Gesammelte Daten -
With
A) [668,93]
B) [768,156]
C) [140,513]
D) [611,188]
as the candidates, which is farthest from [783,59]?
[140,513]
--
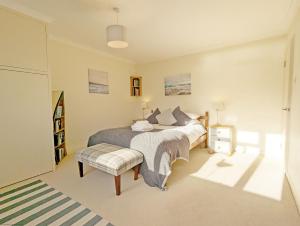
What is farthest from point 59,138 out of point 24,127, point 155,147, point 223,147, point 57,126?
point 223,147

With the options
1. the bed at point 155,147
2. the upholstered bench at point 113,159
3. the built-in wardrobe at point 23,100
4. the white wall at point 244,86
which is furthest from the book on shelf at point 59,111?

GESTELLTE AUFGABE - Skaliere in der Auflistung von der Zeile mit "What is farthest" bis einschließlich der Zeile mit "which is furthest" die Koordinaten in den Antworten mit dem Faktor 2,35 und runde auf ganze Zahlen, wobei ,5 aufgerundet wird. Gib nur diese Zeilen vollständig wieder, alle übrigen Zeilen unverändert.

FERTIGE LÖSUNG -
What is farthest from point 59,138 out of point 24,127, point 155,147, point 223,147, point 57,126?
point 524,345

With the options
1. the bed at point 155,147
2. the upholstered bench at point 113,159
3. the built-in wardrobe at point 23,100
4. the white wall at point 244,86
which is furthest from the book on shelf at point 59,111?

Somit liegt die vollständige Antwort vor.